Frie aan de zijde van zijn moeder
Frie en zijn broers prijzen dankbaar de niet-aflatende werklust van hun moeder, die het hart van de zaak is.

De oer-Belgische Minerva van Arthur is één van de eerste auto’s in Aarschot.
Vervolgens schaft Arthur zich een Dodge aan in de Jozef II-straat te Brussel, waarmee hij met Clementina wekelijks de groothandelaars in modestoffen bezoekt (o.a. waar nu het stripverhalen museum gevestigd is). Komt er op de Brusselsesteenweg een tegenligger aan, dan rijdt Arthur vlug naar de kant om een ongeval te voorkomen!

Frie en zijn moeder
Frie en zijn broers hebben zich hun hele leven schatplichtig verklaard aan hun moeder: Zij beschouwen haar als hun voorbeeld.

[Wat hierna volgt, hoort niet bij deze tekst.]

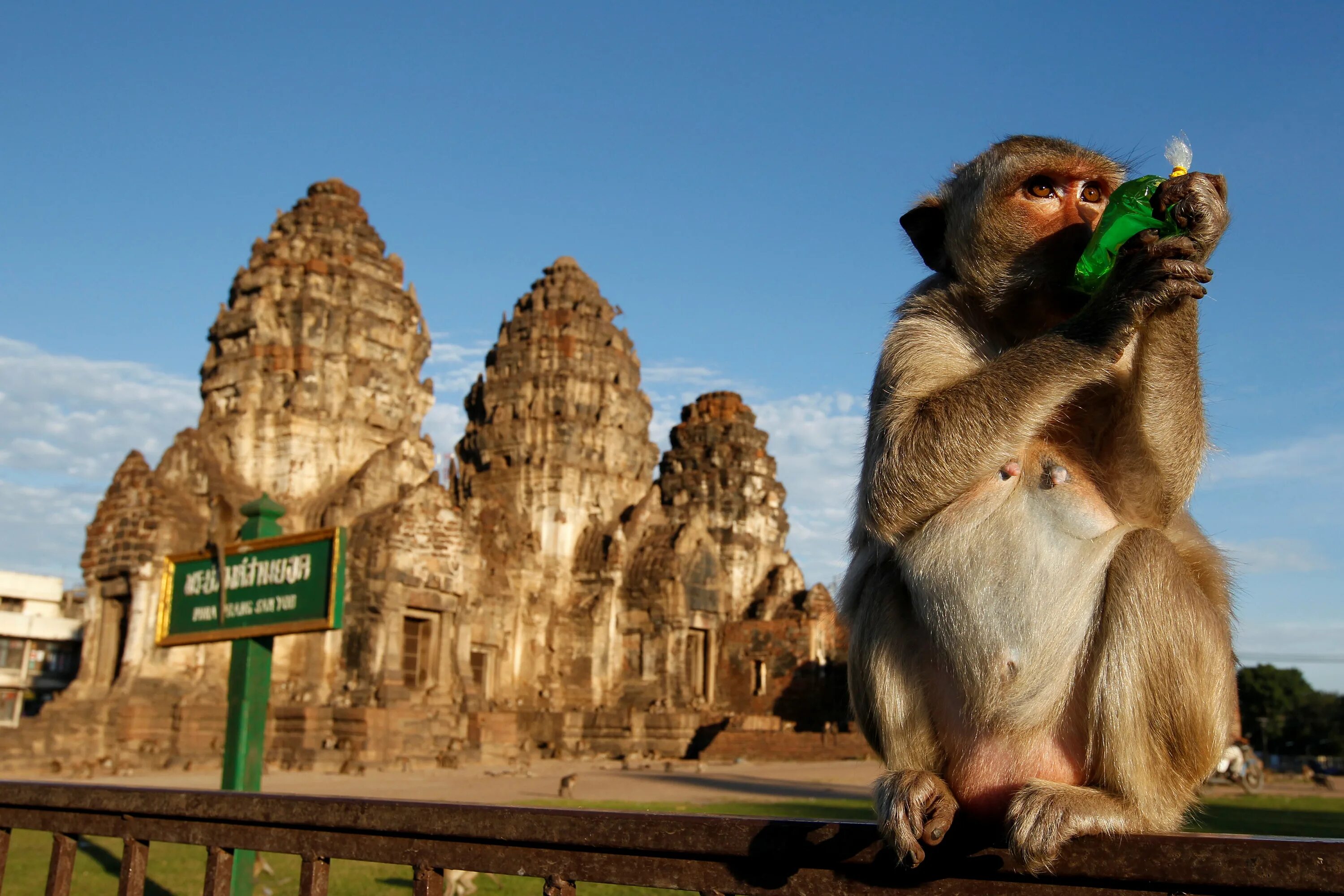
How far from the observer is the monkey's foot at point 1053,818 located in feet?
5.46

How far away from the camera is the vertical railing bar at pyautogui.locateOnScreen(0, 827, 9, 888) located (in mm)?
2835

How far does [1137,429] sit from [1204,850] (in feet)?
3.08

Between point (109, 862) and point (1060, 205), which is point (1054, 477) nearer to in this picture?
point (1060, 205)

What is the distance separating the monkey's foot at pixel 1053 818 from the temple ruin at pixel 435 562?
59.5 ft

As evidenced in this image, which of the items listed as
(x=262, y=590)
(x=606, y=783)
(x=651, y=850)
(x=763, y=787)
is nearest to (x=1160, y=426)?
(x=651, y=850)

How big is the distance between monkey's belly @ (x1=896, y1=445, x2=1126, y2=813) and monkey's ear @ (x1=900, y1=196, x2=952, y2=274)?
73cm

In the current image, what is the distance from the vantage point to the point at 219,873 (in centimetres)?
250

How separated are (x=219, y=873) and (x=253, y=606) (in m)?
5.18

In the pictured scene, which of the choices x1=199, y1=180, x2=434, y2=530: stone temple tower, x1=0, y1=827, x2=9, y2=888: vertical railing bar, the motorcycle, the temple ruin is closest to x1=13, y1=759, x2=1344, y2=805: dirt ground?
the motorcycle

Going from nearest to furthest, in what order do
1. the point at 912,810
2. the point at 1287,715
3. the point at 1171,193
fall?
the point at 912,810 < the point at 1171,193 < the point at 1287,715

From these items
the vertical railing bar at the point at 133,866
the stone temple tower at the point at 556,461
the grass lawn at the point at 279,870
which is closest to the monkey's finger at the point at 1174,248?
the vertical railing bar at the point at 133,866

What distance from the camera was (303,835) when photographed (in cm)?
229

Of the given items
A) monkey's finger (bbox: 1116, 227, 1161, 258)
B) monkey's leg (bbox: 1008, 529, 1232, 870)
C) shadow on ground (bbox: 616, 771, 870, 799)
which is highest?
monkey's finger (bbox: 1116, 227, 1161, 258)

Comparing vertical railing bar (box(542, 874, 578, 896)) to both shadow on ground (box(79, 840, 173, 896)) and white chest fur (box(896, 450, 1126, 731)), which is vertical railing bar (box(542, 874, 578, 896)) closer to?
white chest fur (box(896, 450, 1126, 731))
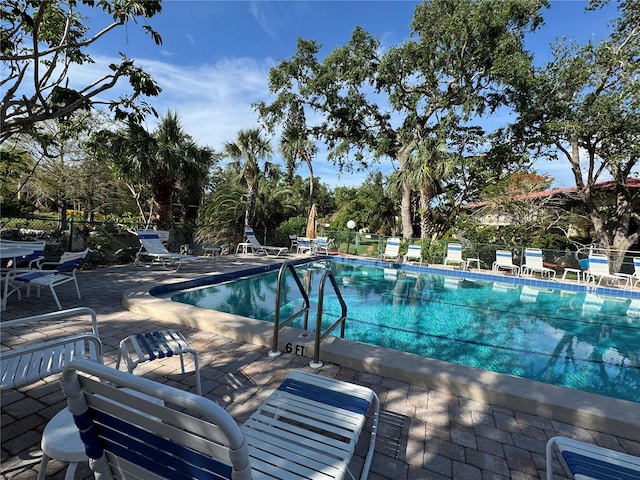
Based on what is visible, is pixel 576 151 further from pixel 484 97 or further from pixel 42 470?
pixel 42 470

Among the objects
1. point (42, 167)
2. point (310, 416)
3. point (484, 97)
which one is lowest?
point (310, 416)

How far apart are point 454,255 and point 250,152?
9873mm

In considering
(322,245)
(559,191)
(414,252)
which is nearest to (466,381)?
(414,252)

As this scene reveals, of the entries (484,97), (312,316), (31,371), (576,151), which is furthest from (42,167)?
(576,151)

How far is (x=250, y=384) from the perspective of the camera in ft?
8.79

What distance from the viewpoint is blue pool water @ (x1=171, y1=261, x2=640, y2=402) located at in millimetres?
4414

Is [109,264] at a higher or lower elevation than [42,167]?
lower

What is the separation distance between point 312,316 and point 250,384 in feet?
11.7

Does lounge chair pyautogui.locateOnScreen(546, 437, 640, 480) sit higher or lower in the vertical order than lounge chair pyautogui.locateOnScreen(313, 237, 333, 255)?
lower

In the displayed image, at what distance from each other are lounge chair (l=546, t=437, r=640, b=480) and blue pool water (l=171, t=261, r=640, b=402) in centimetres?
303

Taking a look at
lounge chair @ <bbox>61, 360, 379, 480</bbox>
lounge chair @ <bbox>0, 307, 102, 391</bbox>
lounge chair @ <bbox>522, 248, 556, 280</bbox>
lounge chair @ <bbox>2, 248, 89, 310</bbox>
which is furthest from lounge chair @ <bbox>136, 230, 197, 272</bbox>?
lounge chair @ <bbox>522, 248, 556, 280</bbox>

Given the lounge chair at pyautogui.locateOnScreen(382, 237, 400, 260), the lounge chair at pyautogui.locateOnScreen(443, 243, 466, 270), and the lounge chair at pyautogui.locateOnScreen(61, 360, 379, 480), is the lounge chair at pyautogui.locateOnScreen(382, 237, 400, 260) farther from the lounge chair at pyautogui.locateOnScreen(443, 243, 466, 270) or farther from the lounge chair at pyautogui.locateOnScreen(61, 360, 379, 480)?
the lounge chair at pyautogui.locateOnScreen(61, 360, 379, 480)

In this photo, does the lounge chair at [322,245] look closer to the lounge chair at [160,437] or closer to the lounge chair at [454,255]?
the lounge chair at [454,255]

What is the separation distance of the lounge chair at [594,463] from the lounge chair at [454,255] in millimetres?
11439
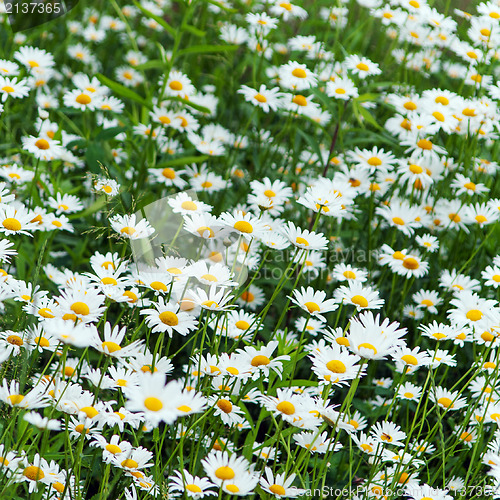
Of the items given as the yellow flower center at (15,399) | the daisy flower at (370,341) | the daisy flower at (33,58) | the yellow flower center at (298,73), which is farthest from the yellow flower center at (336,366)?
the daisy flower at (33,58)

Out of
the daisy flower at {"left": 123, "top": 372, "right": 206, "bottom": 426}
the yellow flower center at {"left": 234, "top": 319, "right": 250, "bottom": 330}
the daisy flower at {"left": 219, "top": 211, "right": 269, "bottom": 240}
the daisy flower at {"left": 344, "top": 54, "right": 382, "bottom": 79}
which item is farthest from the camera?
the daisy flower at {"left": 344, "top": 54, "right": 382, "bottom": 79}

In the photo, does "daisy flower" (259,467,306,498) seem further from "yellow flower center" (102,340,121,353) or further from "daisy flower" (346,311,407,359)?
"yellow flower center" (102,340,121,353)

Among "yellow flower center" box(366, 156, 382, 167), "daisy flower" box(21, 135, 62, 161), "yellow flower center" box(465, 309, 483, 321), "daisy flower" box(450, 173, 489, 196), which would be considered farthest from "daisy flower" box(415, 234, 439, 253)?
"daisy flower" box(21, 135, 62, 161)

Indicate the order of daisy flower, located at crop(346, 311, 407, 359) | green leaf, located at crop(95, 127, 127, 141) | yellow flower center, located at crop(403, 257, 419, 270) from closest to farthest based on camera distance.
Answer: daisy flower, located at crop(346, 311, 407, 359)
yellow flower center, located at crop(403, 257, 419, 270)
green leaf, located at crop(95, 127, 127, 141)

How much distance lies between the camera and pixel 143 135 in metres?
2.83

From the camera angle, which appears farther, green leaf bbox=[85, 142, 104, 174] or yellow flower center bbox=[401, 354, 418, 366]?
green leaf bbox=[85, 142, 104, 174]

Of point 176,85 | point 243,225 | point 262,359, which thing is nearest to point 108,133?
point 176,85

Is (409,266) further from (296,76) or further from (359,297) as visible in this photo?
(296,76)

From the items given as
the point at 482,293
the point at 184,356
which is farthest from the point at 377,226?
the point at 184,356

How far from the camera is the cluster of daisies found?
146cm

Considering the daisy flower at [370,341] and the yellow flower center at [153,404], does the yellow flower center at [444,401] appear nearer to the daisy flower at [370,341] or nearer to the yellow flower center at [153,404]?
the daisy flower at [370,341]

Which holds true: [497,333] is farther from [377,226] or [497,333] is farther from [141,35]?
[141,35]

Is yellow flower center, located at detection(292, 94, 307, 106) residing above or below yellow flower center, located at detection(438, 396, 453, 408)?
above

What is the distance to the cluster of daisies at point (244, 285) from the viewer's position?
1.46 m
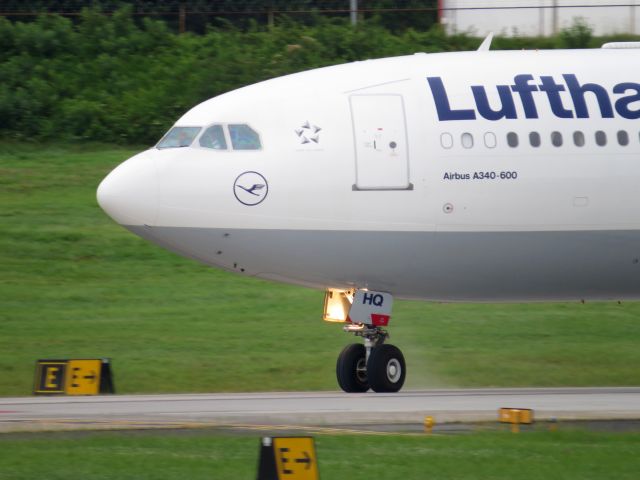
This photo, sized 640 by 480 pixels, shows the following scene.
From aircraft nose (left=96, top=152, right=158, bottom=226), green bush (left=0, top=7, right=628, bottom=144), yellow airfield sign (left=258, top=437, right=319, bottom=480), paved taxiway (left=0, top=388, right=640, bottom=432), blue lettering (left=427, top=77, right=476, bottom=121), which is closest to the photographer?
yellow airfield sign (left=258, top=437, right=319, bottom=480)

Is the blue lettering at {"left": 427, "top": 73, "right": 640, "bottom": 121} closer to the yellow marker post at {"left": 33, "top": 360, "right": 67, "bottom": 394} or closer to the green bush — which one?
the yellow marker post at {"left": 33, "top": 360, "right": 67, "bottom": 394}

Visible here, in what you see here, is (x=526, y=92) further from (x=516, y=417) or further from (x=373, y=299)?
(x=516, y=417)

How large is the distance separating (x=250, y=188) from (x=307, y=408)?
3495mm

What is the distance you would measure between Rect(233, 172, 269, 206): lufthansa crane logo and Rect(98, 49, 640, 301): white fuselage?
0.02 m

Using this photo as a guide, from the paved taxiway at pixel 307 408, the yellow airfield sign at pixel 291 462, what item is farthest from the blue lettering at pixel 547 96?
the yellow airfield sign at pixel 291 462

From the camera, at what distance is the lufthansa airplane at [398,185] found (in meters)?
20.4

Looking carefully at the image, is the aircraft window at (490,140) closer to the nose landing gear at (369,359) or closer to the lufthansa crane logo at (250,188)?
the nose landing gear at (369,359)

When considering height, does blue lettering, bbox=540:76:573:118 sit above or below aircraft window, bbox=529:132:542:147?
above

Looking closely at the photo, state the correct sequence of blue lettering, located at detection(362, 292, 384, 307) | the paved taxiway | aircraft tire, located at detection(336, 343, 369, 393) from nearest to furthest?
the paved taxiway, blue lettering, located at detection(362, 292, 384, 307), aircraft tire, located at detection(336, 343, 369, 393)

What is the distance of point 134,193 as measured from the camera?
20141 mm

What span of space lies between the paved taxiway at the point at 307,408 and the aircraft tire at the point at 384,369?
0.35 m

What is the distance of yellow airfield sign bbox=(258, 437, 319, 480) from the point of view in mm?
11984

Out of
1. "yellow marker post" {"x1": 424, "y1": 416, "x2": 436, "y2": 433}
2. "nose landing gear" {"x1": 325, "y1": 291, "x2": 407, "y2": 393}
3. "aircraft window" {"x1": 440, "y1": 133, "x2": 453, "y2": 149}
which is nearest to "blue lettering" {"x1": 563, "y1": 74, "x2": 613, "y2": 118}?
"aircraft window" {"x1": 440, "y1": 133, "x2": 453, "y2": 149}

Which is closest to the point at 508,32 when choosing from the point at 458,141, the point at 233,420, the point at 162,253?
the point at 162,253
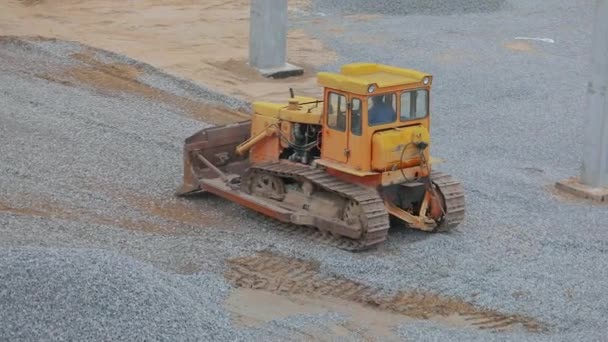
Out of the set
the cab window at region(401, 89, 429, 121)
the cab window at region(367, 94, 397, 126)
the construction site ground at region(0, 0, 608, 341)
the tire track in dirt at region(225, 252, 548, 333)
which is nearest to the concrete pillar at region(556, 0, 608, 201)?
the construction site ground at region(0, 0, 608, 341)

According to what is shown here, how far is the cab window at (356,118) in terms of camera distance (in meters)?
14.9

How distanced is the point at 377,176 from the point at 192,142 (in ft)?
10.5

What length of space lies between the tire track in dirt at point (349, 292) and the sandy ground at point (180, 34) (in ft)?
30.5

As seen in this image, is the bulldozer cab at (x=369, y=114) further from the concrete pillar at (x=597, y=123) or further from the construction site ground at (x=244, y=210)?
the concrete pillar at (x=597, y=123)

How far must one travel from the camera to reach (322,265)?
14445 millimetres

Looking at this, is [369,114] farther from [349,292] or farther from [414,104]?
[349,292]

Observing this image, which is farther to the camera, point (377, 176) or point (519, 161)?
point (519, 161)

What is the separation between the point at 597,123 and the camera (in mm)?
18156

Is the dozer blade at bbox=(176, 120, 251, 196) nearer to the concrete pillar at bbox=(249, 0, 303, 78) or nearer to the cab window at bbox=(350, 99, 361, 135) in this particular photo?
the cab window at bbox=(350, 99, 361, 135)

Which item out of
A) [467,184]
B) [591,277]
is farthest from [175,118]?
[591,277]

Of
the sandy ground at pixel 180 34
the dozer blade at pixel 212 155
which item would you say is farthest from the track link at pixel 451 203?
the sandy ground at pixel 180 34

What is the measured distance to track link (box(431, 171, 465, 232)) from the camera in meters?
15.5

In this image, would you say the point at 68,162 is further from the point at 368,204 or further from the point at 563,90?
the point at 563,90

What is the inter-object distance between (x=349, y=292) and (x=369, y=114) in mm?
2417
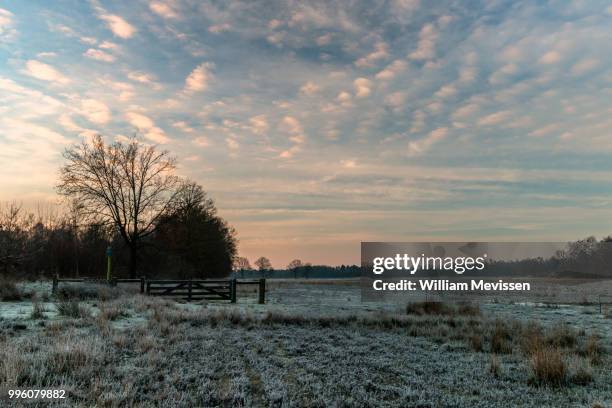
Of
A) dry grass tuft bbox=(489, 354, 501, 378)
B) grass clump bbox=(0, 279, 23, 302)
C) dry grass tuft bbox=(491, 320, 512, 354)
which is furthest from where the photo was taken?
grass clump bbox=(0, 279, 23, 302)

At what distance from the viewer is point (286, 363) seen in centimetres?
977

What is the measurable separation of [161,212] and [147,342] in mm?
34250

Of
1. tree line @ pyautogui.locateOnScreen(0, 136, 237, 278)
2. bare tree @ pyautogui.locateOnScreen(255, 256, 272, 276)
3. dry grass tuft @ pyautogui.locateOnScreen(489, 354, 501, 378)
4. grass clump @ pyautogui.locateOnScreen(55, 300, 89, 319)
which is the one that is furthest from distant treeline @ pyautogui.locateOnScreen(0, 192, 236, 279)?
bare tree @ pyautogui.locateOnScreen(255, 256, 272, 276)

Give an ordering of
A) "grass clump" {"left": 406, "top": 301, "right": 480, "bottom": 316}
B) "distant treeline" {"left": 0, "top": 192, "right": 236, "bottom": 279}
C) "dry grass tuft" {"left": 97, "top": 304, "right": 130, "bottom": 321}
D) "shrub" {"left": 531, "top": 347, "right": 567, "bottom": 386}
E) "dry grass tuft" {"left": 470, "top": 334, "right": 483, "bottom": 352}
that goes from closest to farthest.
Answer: "shrub" {"left": 531, "top": 347, "right": 567, "bottom": 386} → "dry grass tuft" {"left": 470, "top": 334, "right": 483, "bottom": 352} → "dry grass tuft" {"left": 97, "top": 304, "right": 130, "bottom": 321} → "grass clump" {"left": 406, "top": 301, "right": 480, "bottom": 316} → "distant treeline" {"left": 0, "top": 192, "right": 236, "bottom": 279}

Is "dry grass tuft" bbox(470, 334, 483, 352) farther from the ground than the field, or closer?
closer

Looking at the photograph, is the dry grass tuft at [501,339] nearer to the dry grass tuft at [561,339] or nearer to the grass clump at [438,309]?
the dry grass tuft at [561,339]

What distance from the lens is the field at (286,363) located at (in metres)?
7.27

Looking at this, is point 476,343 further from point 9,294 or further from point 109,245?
point 109,245

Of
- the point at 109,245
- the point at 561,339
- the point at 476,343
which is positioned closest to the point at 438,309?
the point at 561,339

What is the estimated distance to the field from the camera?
7266mm

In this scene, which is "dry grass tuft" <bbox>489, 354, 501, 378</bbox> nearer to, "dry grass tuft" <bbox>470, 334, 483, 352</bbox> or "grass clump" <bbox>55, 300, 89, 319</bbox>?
"dry grass tuft" <bbox>470, 334, 483, 352</bbox>

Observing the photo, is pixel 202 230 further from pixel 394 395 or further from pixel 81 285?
pixel 394 395

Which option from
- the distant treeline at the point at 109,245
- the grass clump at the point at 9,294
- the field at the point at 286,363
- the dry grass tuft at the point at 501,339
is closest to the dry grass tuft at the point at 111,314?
the field at the point at 286,363

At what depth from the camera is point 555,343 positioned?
42.2 ft
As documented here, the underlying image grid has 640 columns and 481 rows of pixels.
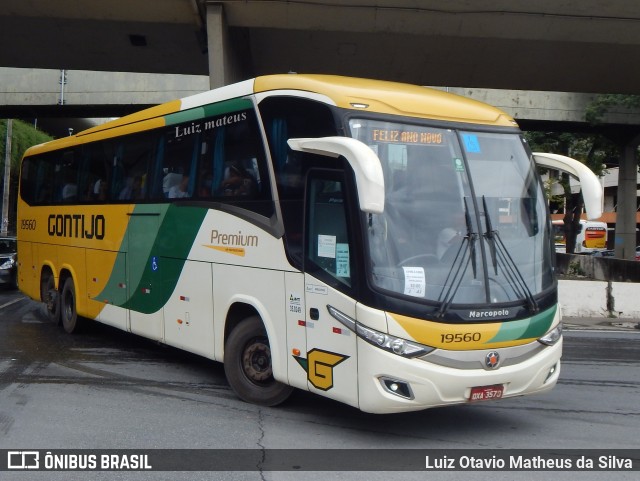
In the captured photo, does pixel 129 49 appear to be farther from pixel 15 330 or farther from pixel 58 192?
pixel 15 330

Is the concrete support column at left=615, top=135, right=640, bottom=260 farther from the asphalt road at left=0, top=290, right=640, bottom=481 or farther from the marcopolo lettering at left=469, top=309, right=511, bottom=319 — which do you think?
the marcopolo lettering at left=469, top=309, right=511, bottom=319

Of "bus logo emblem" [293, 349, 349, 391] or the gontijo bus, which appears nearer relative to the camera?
the gontijo bus

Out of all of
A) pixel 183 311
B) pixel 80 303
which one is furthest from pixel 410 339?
pixel 80 303

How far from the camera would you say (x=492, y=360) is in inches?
242

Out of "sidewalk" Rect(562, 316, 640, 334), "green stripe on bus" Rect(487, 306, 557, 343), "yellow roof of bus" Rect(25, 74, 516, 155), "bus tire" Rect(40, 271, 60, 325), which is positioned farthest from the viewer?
"sidewalk" Rect(562, 316, 640, 334)

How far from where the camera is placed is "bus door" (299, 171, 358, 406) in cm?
620

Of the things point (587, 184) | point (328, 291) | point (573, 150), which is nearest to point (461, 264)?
point (328, 291)

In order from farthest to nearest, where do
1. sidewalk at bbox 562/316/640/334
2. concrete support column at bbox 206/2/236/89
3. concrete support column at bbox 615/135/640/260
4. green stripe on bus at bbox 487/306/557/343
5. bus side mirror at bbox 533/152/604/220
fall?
concrete support column at bbox 615/135/640/260
concrete support column at bbox 206/2/236/89
sidewalk at bbox 562/316/640/334
bus side mirror at bbox 533/152/604/220
green stripe on bus at bbox 487/306/557/343

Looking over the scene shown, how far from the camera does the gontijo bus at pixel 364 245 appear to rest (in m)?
5.97

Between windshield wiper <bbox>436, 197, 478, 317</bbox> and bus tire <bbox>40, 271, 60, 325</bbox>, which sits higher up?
windshield wiper <bbox>436, 197, 478, 317</bbox>

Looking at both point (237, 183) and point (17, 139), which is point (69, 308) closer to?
point (237, 183)

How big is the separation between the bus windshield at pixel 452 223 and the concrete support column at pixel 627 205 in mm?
26120

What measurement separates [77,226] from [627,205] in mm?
25384

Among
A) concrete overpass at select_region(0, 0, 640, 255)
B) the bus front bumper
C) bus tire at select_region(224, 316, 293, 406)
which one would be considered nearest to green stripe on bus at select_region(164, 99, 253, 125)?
bus tire at select_region(224, 316, 293, 406)
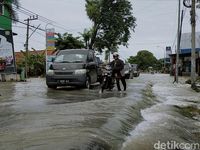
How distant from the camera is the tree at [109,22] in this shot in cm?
5549

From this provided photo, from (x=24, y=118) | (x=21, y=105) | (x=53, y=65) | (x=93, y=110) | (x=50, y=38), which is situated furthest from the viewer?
(x=50, y=38)

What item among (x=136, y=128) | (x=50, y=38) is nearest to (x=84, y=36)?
(x=50, y=38)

Frie met zijn ouders in Duisburg
Tijdens de Tweede Wereldoorlog slaat het gezin op de vlucht naar Larochelle. Daardoor gaat Frie maanden niet naar school. Na de oorlog reist Frie met zijn ouders mee naar Duisburg om de vernielingen van de bombardementen te aanschouwen. De blik van de in 1958 overleden Arthur doet afvragen wat er precies zich in zijn hoofd omgaat. Een blik op de gruwels van de twee wereldoorlogen kan helpen.